### [Assignment A]
Name every organization mentioned in the post about Facebook tracking.
### [Assignment B]
Transcribe word for word the stretch of the post about Facebook tracking from "Now, whether I" through "but no thanks.".

++++ Page text

A recent article on The Verge, “Facebook begins tracking non-users around the Internet,” raised my hackles. I have never had an account on Facebook as I don’t particularly want to support a business operating almost exclusively on the tenet that the user is the product.
Now, whether I want it to or not, Facebook is going to try to track and profile me. But I shouldn’t object, I should embrace it, after all Facebook surely has my best interests in mind:
“Facebook believes it can more accurately target non-members using the vast amounts of data it already has on the nearly 1.7 billion people who use the site. The company says it can use that data to make inferences about the behaviour of non-members, an approach known as ‘lookalike’ targeting. ‘Because we have a core audience of over a billion people who we do understand, we have a greater opportunity than other companies using the same type of mechanism.’” Andrew Bosworth, vice president of Facebook’s ads and business platform, speaking with the Wall Street Journal
That’s great. Thanks Mr. Bosworth, but no thanks.
I have enabled Do Not Track in my web-browser but Facebook does not honour that request.1 The company has no respect for an individual’s privacy. So here’s what I’m going to do: I’m going to block all traffic from my computer to Facebook.
To do this, I’m going to use PF, the packet filtering firewall that OS X provides.

++++++++
++++ Supplied information

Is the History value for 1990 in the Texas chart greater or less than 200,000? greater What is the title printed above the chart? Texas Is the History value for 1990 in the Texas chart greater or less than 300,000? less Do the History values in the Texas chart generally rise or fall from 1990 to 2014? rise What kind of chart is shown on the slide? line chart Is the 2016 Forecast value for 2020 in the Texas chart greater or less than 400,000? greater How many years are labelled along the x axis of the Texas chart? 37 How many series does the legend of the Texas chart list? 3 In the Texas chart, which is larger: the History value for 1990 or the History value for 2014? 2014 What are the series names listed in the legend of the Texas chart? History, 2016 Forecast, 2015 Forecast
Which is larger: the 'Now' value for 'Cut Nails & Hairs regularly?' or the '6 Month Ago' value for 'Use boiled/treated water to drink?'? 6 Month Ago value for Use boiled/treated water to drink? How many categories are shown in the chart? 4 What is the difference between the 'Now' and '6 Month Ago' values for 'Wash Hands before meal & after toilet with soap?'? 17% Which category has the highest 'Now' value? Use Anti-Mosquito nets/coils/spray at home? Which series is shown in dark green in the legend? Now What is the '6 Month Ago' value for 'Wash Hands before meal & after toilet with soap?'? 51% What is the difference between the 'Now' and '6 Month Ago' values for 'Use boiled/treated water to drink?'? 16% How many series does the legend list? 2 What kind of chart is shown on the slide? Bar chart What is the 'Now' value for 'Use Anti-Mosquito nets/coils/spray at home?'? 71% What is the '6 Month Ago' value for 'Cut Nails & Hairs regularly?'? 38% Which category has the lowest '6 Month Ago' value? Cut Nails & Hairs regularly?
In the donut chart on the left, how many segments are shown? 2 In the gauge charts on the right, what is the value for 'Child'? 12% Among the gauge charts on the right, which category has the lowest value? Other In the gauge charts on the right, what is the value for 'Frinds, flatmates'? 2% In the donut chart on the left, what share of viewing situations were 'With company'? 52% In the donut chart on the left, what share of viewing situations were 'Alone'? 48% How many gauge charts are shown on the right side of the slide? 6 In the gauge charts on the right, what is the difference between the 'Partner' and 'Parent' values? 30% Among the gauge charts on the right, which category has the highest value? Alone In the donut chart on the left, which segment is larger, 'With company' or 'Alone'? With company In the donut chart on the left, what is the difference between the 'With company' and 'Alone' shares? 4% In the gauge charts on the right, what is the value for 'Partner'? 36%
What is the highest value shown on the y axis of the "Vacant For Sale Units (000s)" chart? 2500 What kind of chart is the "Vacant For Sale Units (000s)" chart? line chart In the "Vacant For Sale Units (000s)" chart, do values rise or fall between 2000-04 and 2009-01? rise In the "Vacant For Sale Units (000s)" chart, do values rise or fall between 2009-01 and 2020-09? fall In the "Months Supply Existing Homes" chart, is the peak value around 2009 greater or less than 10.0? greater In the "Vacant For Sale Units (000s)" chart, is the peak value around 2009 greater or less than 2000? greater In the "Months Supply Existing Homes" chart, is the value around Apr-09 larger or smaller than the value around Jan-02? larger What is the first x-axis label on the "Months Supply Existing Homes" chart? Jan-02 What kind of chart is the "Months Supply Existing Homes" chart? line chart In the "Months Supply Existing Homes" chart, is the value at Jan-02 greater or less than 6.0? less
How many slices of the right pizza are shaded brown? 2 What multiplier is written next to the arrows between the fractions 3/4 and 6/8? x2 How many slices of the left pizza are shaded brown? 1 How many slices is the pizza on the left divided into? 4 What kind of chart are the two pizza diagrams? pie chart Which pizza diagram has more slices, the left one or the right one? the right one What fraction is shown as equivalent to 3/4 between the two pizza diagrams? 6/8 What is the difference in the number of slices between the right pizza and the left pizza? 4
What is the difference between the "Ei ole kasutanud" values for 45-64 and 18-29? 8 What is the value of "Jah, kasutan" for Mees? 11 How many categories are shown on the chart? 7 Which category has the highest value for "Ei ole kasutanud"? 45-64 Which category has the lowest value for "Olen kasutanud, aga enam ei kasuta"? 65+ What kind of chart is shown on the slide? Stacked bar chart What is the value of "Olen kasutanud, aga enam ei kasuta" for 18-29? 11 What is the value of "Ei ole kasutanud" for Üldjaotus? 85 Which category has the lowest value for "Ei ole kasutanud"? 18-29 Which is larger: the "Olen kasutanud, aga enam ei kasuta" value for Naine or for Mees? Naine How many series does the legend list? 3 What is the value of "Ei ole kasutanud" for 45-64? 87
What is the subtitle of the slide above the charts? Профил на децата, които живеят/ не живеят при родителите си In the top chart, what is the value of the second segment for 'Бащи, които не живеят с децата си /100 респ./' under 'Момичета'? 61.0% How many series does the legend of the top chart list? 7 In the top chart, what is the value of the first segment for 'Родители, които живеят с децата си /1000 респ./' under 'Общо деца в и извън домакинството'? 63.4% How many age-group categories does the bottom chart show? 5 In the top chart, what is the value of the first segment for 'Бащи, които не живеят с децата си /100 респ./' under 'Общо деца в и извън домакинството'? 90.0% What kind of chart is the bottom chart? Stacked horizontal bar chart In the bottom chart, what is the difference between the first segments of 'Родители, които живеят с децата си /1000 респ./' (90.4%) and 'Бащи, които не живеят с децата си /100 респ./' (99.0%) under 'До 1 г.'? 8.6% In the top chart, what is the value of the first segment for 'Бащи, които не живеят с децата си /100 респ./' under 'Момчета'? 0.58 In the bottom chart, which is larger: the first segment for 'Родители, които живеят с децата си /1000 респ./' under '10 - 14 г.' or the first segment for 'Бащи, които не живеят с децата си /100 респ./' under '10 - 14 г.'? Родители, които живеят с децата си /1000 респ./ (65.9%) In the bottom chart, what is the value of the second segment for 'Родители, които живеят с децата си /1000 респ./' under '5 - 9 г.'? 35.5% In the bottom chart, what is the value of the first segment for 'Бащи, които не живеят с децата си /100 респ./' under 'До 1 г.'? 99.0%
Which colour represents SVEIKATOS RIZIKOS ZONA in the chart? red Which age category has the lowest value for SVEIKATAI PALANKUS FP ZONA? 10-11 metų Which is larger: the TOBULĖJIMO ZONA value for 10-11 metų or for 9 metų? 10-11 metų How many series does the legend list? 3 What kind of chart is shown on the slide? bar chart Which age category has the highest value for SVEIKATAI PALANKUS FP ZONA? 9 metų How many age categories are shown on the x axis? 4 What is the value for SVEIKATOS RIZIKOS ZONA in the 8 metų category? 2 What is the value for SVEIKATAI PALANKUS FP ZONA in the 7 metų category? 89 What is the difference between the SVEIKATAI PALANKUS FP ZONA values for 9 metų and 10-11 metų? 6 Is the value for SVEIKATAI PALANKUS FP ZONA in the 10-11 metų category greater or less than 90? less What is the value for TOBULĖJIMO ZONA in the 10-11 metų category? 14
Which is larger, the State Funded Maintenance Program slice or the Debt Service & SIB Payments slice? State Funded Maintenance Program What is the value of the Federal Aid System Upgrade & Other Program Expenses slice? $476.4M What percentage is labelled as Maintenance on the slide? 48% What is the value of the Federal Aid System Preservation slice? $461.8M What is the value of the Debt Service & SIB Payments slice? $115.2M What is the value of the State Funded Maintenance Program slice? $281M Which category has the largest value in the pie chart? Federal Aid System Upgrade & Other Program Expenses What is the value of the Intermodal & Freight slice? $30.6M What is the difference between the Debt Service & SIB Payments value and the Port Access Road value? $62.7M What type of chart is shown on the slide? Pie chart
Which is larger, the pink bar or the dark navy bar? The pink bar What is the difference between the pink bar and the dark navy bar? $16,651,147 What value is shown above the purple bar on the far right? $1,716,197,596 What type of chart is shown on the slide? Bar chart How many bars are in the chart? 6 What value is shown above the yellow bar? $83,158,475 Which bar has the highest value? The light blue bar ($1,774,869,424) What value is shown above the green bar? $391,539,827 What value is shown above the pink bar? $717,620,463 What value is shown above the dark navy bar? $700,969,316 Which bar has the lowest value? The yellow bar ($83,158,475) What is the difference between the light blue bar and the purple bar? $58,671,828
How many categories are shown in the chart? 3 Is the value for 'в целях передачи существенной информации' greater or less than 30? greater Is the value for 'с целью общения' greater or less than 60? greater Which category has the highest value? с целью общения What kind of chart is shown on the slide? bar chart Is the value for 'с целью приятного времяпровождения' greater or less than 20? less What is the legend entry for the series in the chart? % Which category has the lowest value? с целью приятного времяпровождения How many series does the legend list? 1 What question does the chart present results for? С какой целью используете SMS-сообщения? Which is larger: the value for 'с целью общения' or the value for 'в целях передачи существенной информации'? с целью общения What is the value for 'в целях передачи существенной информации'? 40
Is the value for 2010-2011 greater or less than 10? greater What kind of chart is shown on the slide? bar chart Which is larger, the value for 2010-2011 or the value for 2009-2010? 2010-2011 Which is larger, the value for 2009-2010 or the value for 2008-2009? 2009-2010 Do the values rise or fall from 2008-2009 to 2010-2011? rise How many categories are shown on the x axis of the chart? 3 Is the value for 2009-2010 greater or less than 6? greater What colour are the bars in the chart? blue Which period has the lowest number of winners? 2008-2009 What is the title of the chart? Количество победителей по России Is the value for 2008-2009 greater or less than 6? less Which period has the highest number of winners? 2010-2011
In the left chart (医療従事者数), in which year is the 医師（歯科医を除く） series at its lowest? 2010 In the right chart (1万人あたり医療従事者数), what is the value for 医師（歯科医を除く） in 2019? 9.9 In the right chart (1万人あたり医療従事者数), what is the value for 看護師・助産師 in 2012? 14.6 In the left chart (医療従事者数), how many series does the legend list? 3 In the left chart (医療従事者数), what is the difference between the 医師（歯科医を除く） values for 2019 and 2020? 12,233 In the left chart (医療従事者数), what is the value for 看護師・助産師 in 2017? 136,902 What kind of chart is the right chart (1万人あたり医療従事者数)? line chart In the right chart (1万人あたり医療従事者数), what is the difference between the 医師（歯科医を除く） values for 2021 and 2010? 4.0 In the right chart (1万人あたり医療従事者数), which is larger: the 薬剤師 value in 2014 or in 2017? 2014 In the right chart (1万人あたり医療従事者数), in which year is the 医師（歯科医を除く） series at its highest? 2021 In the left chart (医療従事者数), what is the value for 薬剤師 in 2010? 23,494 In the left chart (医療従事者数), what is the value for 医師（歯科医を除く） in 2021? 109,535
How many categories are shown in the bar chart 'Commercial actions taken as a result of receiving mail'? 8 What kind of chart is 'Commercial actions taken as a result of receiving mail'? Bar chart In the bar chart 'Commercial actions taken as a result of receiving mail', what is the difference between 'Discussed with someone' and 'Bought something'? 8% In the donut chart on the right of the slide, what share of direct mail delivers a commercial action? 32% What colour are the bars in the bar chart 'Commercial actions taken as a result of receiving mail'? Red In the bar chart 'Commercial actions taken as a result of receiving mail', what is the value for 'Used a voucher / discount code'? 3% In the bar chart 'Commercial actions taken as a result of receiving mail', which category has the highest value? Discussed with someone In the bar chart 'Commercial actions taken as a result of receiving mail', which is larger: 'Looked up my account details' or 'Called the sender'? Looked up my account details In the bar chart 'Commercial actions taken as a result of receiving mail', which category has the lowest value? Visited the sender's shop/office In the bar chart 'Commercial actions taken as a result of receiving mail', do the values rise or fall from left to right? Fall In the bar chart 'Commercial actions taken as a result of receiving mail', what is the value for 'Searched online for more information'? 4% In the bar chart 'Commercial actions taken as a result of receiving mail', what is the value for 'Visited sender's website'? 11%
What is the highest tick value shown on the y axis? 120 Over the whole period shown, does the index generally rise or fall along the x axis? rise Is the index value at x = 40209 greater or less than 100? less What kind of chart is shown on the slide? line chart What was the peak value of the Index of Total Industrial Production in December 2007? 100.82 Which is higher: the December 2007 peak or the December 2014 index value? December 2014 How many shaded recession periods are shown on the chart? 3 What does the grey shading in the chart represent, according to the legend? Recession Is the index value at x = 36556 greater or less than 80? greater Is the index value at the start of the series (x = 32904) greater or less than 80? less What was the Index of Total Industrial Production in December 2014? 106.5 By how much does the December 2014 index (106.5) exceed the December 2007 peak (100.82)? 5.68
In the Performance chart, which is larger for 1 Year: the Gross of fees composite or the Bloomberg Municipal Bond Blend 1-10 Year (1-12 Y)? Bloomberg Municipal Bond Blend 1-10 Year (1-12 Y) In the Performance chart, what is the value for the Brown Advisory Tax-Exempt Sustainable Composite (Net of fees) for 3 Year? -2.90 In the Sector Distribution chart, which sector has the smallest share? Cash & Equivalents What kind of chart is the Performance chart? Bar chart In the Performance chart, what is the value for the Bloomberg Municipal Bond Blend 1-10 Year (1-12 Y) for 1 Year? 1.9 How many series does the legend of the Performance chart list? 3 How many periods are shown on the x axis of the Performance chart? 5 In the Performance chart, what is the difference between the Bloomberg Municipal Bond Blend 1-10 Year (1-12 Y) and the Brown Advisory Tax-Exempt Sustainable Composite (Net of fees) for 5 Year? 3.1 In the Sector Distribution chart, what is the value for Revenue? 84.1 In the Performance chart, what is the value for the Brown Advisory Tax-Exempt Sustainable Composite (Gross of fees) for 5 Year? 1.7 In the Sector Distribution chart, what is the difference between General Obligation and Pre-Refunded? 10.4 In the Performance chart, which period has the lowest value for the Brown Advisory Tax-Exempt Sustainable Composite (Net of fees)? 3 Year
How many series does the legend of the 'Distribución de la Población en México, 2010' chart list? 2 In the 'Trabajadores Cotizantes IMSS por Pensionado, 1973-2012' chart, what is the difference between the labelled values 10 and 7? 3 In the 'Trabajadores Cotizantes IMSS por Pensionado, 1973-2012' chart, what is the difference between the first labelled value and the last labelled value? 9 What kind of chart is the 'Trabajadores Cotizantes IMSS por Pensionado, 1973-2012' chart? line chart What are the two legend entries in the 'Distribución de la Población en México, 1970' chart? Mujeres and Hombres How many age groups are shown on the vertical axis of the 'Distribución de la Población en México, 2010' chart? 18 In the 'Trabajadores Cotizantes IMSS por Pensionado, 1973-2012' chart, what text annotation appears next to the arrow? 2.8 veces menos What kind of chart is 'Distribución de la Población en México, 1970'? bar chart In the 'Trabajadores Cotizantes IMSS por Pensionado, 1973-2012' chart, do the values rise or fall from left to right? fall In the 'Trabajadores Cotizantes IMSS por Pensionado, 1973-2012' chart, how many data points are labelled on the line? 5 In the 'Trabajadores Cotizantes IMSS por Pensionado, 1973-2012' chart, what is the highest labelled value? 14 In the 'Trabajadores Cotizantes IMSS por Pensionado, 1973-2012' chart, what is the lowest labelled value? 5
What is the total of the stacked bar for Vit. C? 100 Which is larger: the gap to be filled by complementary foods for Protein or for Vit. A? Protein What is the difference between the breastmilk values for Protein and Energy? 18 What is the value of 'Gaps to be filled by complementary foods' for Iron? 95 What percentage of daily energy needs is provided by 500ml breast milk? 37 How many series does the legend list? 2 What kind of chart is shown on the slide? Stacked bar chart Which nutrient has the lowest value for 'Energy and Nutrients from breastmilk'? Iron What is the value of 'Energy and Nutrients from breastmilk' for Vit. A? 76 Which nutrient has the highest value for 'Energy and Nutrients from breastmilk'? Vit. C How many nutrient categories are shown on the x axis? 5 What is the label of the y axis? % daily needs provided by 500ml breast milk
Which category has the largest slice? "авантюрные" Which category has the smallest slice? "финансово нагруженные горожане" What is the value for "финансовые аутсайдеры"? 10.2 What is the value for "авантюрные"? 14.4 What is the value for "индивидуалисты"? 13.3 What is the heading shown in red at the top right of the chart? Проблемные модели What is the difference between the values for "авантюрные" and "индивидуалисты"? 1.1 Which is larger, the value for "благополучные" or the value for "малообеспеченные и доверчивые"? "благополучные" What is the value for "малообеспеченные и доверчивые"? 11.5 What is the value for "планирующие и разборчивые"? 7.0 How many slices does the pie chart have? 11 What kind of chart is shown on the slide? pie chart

++++++++

### [Your response A]
The Verge, Facebook, the Wall Street Journal

### [Your response B]
Now, whether I want it to or not, Facebook is going to try to track and profile me. But I shouldn’t object, I should embrace it, after all Facebook surely has my best interests in mind:
“Facebook believes it can more accurately target non-members using the vast amounts of data it already has on the nearly 1.7 billion people who use the site. The company says it can use that data to make inferences about the behaviour of non-members, an approach known as ‘lookalike’ targeting. ‘Because we have a core audience of over a billion people who we do understand, we have a greater opportunity than other companies using the same type of mechanism.’” Andrew Bosworth, vice president of Facebook’s ads and business platform, speaking with the Wall Street Journal
That’s great. Thanks Mr. Bosworth, but no thanks.